Pubblicato 4 anni fa

Leggi un estratto da "Mamma, Non Ti Arrabbiare!" di Jeannine Mik, Sandra Teml-Jetter e scopri come rimanere un genitore amorevole e giusto anche quando tuo figlio ti fa sclerare

Questo libro vuole indicarti delle vie per affrontare in modo nuovo, aperto e consapevole le tue emozioni e quelle di tuo figlio.

La cosa può essere più agevole se osservi tuo figlio e le sue - così come le tue - emozioni da una prospettiva diversa, o semplicemente aguzzi lo sguardo.

Per consentirti di affrontare più facilmente le emozioni forti e il modo in cui si manifestano, vorremmo condividere con te alcuni principi di base che possono aiutarti a mantenere la calma e a guidare tuo figlio in modo adeguato.

Stai leggendo un estratto da...

Indice dei contenuti:

Tuo figlio può provare qualsiasi emozione, e anche tu!

Per uno sviluppo sano e una vita piena è essenziale dare spazio a tutte le emozioni, anche a quelle spiacevoli, ovvero quelle di cui faremmo volentieri a meno come la rabbia, la paura, la tristezza o il disgusto. Ciò vale sia per tuo figlio che per te.

E per quanto ti possa sembrare difficile se non impossibile concederti lo spazio necessario per questo, per quanto anche guidare il proprio figlio sia spesso un'impresa ardua, essere conscia della necessità di tali emozioni può aiutarti a non volerle «spegnere» subito ma affrontarle con un atteggiamento diverso: «Ah, sei tu, rabbia. Resta pure finché non ti ho provata e poi vai per la tua strada».

▸ DATI FORNITI:
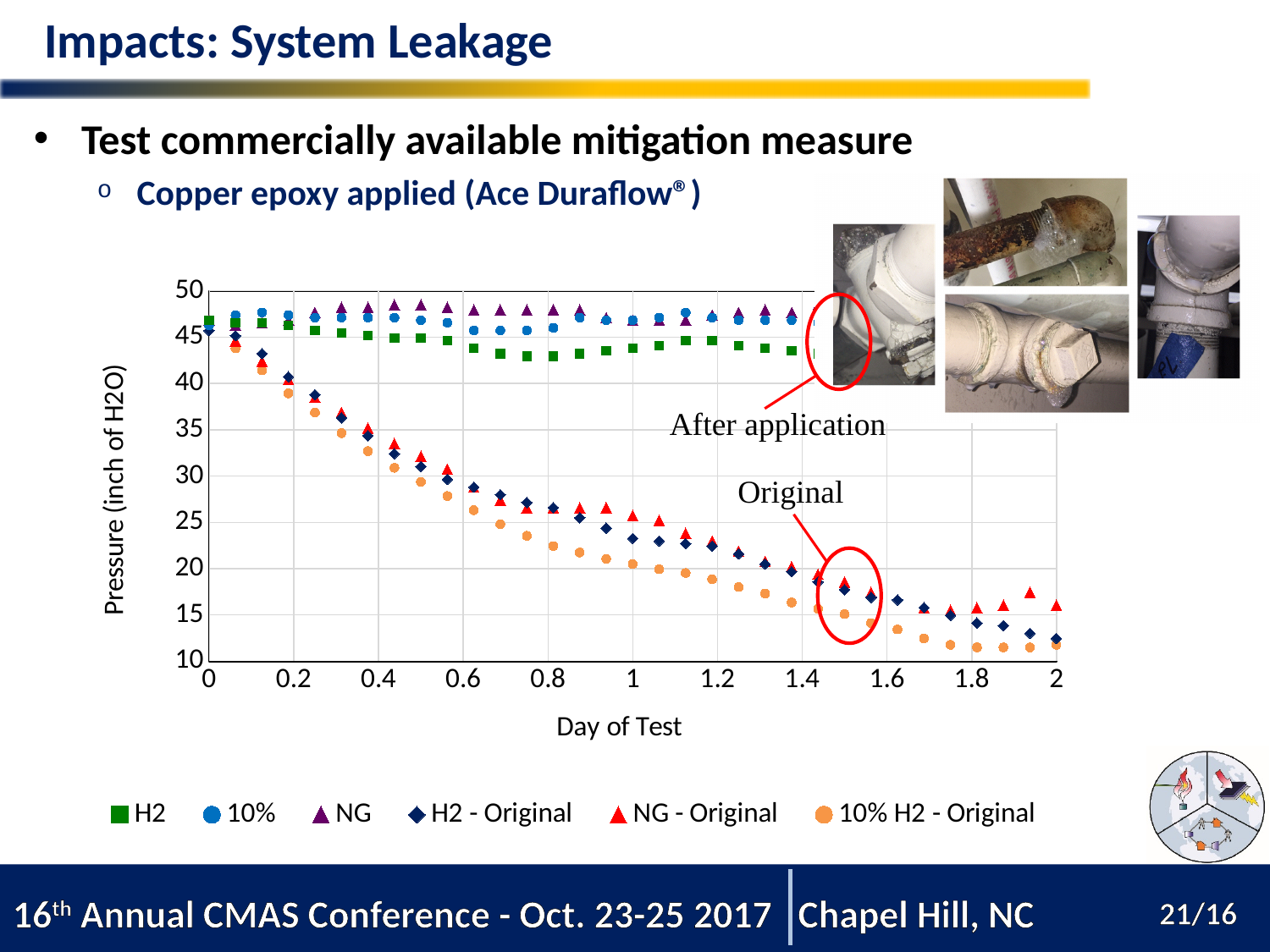
What kind of chart is shown on the slide? scatter chart Which two annotations are written next to the circled groups of points on the chart? After application; Original What is the title of the vertical axis of the chart? Pressure (inch of H2O) How many series does the chart legend list? 6 Is the pressure for H2 - Original at day 2 greater or less than 15? less Does the 10% H2 - Original series rise or fall along the x axis? fall Does the H2 - Original series rise or fall as the day of test increases? fall Is the pressure for H2 - Original at day 0.8 greater or less than 25? greater At day 2 of the test, which series has the higher pressure, NG - Original or H2 - Original? NG - Original At day 1 of the test, which series has the higher pressure, H2 - Original or 10% H2 - Original? H2 - Original Is the pressure for NG at day 1 greater or less than 45? greater At day 1 of the test, which series has the higher pressure, NG or H2? NG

▸ ATTIVITÀ:
a – Trasforma in un breve elenco il paragrafo del brano proposto che comincia con «Per uno sviluppo sano», conservandone i fatti principali.
b – Le affermazioni seguenti concordano con il brano proposto? Per ognuna rispondi sì o no e riporta le parole del testo che lo stabiliscono.
(i) Il libro intende indicare vie per affrontare le emozioni in modo nuovo, aperto e consapevole.
(ii) Il brano suggerisce di spegnere subito la rabbia.
(iii) Dare spazio a tutte le emozioni riguarda soltanto il figlio.
c – Prosegui il brano sulle emozioni di genitori e figli, partendo dopo la sua ultima frase.

▸ SOLUZIONI:
a –
- Per uno sviluppo sano e una vita piena è essenziale dare spazio a tutte le emozioni.
- Ciò include anche quelle spiacevoli, come la rabbia, la paura, la tristezza o il disgusto.
- Vale sia per il figlio sia per il genitore.

b –
(i) Sì: «Questo libro vuole indicarti delle vie per affrontare in modo nuovo, aperto e consapevole le tue emozioni e quelle di tuo figlio.»
(ii) No: «essere conscia della necessità di tali emozioni può aiutarti a non volerle «spegnere» subito ma affrontarle con un atteggiamento diverso»
(iii) No: «Ciò vale sia per tuo figlio che per te.»

c –
Lo stesso vale per le emozioni forti di tuo figlio e per i tuoi pensieri al riguardo: voi due potete provare tutte le emozioni che volete. L'unica questione decisiva per te è la tua capacità di gestirle, da persona adulta.

Quando si parla di accompagnare le emozioni del bambino, spesso le mamme ci chiedono: «Sì, ma come? Come posso accompagnare mio figlio nelle sue emozioni? Come funziona? Cosa devo fare?»

In realtà non si tratta tanto dì fare qualcosa, quanto di guidarlo in modo amorevole e attento. Come genitori, molte volte dobbiamo semplicemente essere per i nostri figli.

Questo concetto lo troviamo espresso con grande incisività nel motto inglese:


Stop doing, start being!


Se ti piace, approfondiscilo in chiave personale.

Che cosa vuol dire per te? Che cosa faresti di diverso? Quando fai e quando sei? E quando invece le due cose avvengono in contemporanea? In quali situazioni hai la sensazione di dover fare assolutamente qualcosa in quel preciso momento? Quando tuo figlio fa il diavolo a quattro? Quando si arrabbia e strilla come un forsennato? Quando piange in modo inconsolabile?

Magari i seguenti spunti possono aiutarti nelle tue riflessioni: accompagnare non significa... 

  • minimizzare
  • ingigantire
  • condannare
  • giudicare
  • stordire a suon di chiacchiere
  • andare in iperventilazione
  • distrarre
  • scappare
  • irrigidirsi
  • allontanare.

Sii semplicemente lì. Con tuo figlio e per tuo figlio, quando ha bisogno di te. Magari puoi abbracciarlo o accarezzarlo per dargli amore e protezione.

Guardalo e respira profondamente. Guarda tuo figlio che esprime le sue emozioni e concedi anche a queste ultime di essere. Non combattere quello che è in te o in tuo figlio.

Le emozioni spiacevoli che proviamo passano come una nube nera che si allontana, e poi l'aria è fresca e limpida. Tuo figlio può riprendere a respirare, come tu, idealmente, dovresti aver fatto per tutto il tempo. (Sulla respirazione e su come inserirla consapevolmente nella vita quotidiana per gestire le emozioni con maggiore facilità torneremo presto.)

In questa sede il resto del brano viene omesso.